▸ **Extracted text**:

=== Begin Enclosure ===

Snakes will move around their environment to find a comfortable temperature to sleep.

How Does Science Know that Snakes Feel Pain?

PETA notes that because snakes have a slow metabolism, they experience pain and fear long after decapitation. Snakes are often captured to be used for fashion accessories and beheaded or nailed to trees so that their skin can be peeled.

The book Pain Management in Veterinary Medicine  says that reptiles certainly do feel pain because they have the requisite neuroanatomy needed for perceiving pain. What’s more, reptiles tend to avoid painful stimuli, and pain-reducing drugs lower this response- both signs that they do experience pain.

Snakes are known to be ectotherms or cold-blooded animals. But, this term doesn’t actually give the entire picture. They can’t generate their body heat so they rely on external heat. This is why they’re frequently seen basking in the sun.

On warm days, they may even have blood that’s warmer than that of humans! On the other hand, on a cold day, they really become “cold-blooded”.

Snakes can adjust to various temperatures and this doesn’t harm them. But, when they cool down, their metabolism will also slow down.

Because they get the heat from the sun’s energy rather than from their metabolism, their metabolic rate is generally slow.

Hence, a snake needs less energy to function and isn’t in need of a continuous supply of food, so it can survive longer between meals.

It seems that the thing that helps this reptile survive between feedings is also the reason for its slow death.

Do Snakes feel Pain when Decapitated?

According to PETA, snakes stay conscious and feel certain body sensations for a certain period after decapitation, which is believed to be a result of their slow metabolism.

The rapid and panicked wriggling of a snake’s body after decapitation may be a sign of the pain receptors acting at full-tilt, telling the muscles to use their muscle memory to attempt to wriggle away from the threat.

Does Pain make them Angry?

According to Dr. Sharman Hoppes, a clinical assistant professor at the Texas A&M College of Veterinary Medicine & Biomedical Sciences, reptiles can express basic anger and sadness.

There is also speculation that they may also show pleasure when being stroked or given food, but more research is required.

Many experts claim that the concept of pleasure or love is controversial in reptiles. Since this isn’t something that they benefit from, they’re considered “incapable” of developing such an feelings or let alone expressing it.

However, why do some reptiles recognize the people who handle and feed them? Dr. Hoppes isn’t entirely sure if this has to do something with love, but she’s seen that certain tortoises and lizards like some handlers more than others.

Moreover, snakes’ good sense of hearing and smell makes them capable of recognizing and even remembering their owners.

Snake bonding doesn’t look like bonding with a dog or a cat. For some snake owners, it’s more of an acceptance or tolerance.

Still, there are individual examples of snakes expressing deeper emotion.

Namely, Danny Ripp who’s a member of the Nebraska Snakes and Reptiles has several snakes and claims her female ball python finds a way to get away from her when her boyfriend is in the room and heads towards the snake’s favorite spot: his shoulders.

=== End Enclosure ===

▸ **Dataset records**:
=== Begin Enclosure ===

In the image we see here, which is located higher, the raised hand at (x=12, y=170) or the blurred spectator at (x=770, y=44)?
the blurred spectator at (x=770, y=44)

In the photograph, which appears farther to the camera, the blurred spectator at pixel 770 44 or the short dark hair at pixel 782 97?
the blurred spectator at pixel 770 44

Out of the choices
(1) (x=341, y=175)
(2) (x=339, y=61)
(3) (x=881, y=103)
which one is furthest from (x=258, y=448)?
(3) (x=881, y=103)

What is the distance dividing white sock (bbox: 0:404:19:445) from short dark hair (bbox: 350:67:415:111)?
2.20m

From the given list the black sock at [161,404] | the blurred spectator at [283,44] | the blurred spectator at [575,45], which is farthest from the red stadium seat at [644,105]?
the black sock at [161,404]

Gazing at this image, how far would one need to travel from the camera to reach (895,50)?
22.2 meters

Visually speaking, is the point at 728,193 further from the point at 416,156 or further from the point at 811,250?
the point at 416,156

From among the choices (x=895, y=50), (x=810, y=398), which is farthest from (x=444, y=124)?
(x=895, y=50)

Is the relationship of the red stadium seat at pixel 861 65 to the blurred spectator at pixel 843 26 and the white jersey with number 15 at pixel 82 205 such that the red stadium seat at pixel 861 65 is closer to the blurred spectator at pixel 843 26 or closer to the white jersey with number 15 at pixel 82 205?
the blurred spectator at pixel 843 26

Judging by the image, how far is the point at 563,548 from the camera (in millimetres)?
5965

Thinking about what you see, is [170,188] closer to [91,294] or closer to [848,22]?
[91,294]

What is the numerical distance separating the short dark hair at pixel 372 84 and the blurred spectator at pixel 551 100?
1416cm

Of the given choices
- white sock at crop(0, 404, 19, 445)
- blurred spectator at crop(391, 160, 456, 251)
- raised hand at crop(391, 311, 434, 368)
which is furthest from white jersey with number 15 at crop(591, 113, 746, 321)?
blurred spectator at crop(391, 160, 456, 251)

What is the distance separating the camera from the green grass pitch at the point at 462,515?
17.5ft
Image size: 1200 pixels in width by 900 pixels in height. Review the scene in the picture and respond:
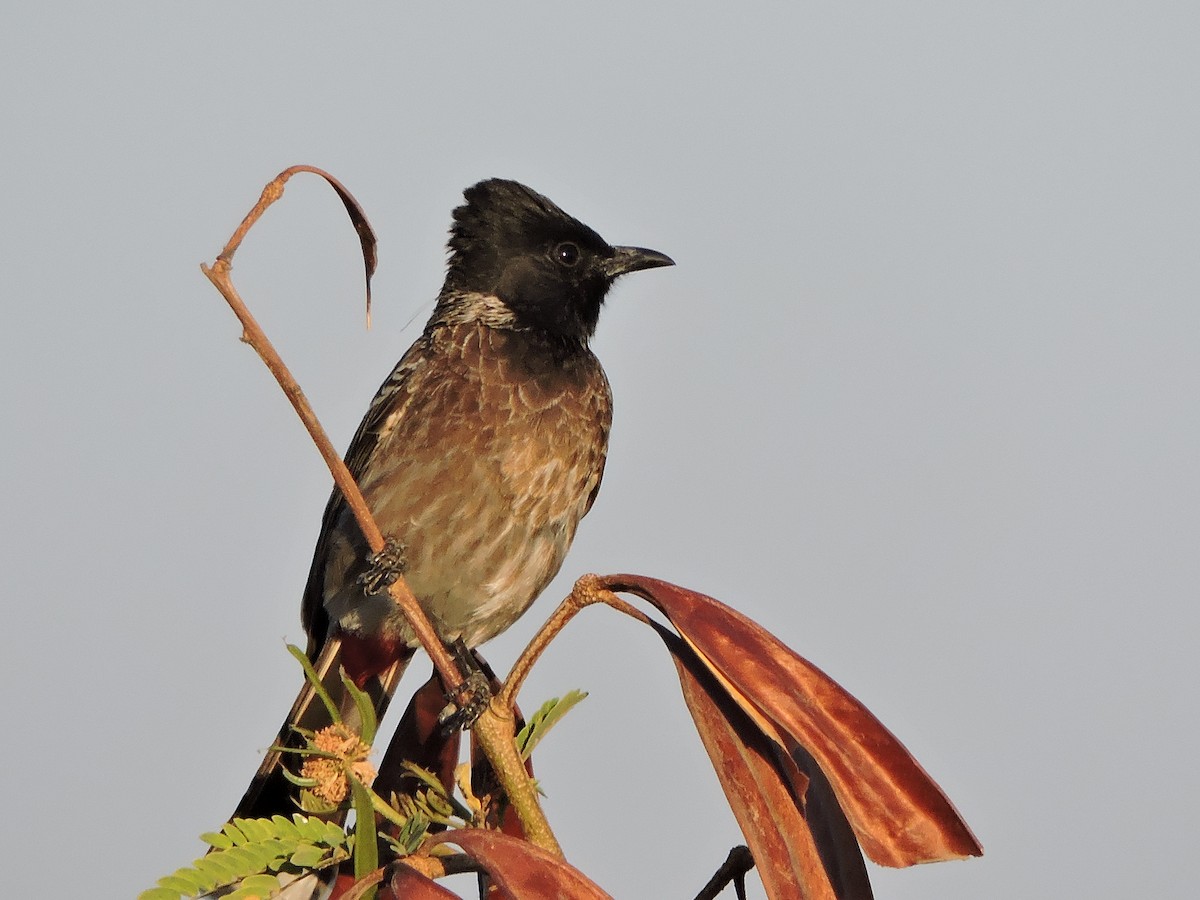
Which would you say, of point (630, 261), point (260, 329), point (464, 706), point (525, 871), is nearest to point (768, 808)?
point (525, 871)

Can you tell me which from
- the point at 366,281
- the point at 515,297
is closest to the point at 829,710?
the point at 366,281

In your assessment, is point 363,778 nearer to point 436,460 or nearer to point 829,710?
point 829,710

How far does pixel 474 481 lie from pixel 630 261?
1062mm

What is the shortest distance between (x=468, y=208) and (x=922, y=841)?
357 cm

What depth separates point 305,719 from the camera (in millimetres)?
3957

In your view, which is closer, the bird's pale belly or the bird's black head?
the bird's pale belly

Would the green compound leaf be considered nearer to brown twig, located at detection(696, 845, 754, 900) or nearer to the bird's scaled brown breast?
brown twig, located at detection(696, 845, 754, 900)

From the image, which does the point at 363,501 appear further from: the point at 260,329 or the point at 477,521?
the point at 477,521

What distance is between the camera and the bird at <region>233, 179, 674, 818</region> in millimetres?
4152

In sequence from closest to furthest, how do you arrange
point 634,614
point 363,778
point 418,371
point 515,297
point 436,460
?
point 634,614 < point 363,778 < point 436,460 < point 418,371 < point 515,297

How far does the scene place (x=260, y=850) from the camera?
199 cm

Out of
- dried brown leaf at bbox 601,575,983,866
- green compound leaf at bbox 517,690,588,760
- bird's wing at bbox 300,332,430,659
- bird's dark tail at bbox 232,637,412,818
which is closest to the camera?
dried brown leaf at bbox 601,575,983,866

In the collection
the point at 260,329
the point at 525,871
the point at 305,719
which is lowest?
the point at 305,719

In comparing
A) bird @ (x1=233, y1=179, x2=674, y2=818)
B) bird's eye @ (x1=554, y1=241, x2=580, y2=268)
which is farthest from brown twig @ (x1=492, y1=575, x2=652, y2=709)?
bird's eye @ (x1=554, y1=241, x2=580, y2=268)
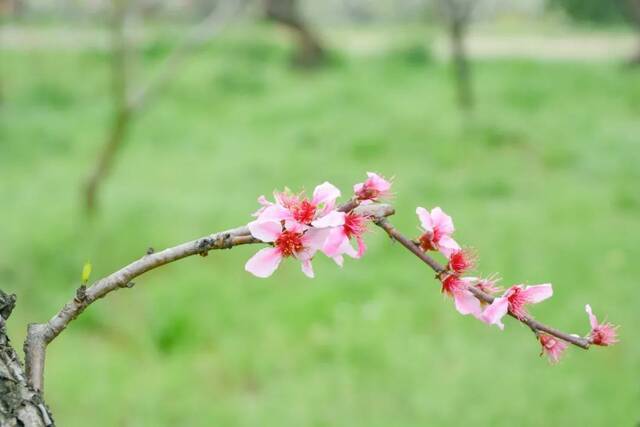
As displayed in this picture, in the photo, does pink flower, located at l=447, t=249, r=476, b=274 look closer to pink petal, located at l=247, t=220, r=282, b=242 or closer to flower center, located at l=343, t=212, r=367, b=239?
flower center, located at l=343, t=212, r=367, b=239

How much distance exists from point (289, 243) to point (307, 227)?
3 centimetres

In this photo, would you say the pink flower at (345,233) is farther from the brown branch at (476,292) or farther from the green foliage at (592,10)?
the green foliage at (592,10)

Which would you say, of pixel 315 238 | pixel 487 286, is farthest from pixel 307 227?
pixel 487 286

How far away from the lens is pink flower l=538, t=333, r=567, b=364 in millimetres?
1087

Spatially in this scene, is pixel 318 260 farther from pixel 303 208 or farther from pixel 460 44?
pixel 460 44

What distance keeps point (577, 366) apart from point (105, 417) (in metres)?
2.22

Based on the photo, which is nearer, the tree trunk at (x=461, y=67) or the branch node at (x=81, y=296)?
the branch node at (x=81, y=296)

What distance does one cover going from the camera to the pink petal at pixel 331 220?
101cm

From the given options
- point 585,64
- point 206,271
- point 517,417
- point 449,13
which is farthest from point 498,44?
point 517,417

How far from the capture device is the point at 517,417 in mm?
3641

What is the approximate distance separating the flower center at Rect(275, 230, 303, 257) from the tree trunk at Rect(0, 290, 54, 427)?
34cm

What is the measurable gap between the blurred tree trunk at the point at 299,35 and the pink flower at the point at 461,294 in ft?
41.3

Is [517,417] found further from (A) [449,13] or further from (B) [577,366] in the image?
(A) [449,13]

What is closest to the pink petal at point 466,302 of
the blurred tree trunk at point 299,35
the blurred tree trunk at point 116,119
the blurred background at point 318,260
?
the blurred background at point 318,260
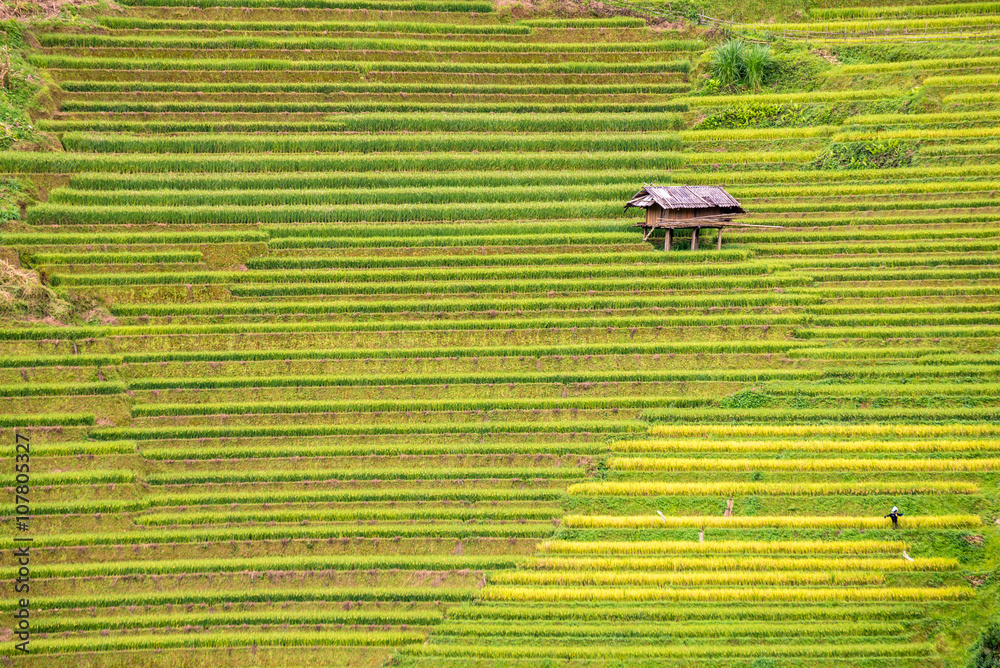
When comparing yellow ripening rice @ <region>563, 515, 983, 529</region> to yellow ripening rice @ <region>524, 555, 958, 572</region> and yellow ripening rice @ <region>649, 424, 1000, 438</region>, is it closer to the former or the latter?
yellow ripening rice @ <region>524, 555, 958, 572</region>

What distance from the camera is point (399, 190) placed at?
3170 cm

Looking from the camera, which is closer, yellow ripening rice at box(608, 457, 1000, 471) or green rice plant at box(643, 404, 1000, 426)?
yellow ripening rice at box(608, 457, 1000, 471)

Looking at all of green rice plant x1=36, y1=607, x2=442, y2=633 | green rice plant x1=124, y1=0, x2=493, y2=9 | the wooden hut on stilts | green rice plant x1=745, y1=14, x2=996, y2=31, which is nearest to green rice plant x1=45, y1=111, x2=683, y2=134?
the wooden hut on stilts

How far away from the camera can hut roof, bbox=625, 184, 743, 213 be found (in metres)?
28.8

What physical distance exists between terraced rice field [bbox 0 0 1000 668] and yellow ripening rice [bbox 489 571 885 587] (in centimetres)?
7

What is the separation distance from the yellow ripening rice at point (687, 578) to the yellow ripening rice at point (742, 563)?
0.14 m

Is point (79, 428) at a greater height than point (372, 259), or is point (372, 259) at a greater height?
point (372, 259)

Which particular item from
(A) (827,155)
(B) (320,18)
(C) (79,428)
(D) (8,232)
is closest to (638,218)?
(A) (827,155)

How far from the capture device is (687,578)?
2227 centimetres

=== End Enclosure ===

▸ **How to complete this task**:
Answer from the text on snakes and pain:
1. Which book states that reptiles have the neuroanatomy needed to perceive pain?
2. At what college is Dr. Sharman Hoppes a clinical assistant professor?
3. What does the text call the ball python's favorite spot?

▸ **Solution**:
1. Pain Management in Veterinary Medicine
2. The Texas A&M College of Veterinary Medicine & Biomedical Sciences
3. The boyfriend's shoulders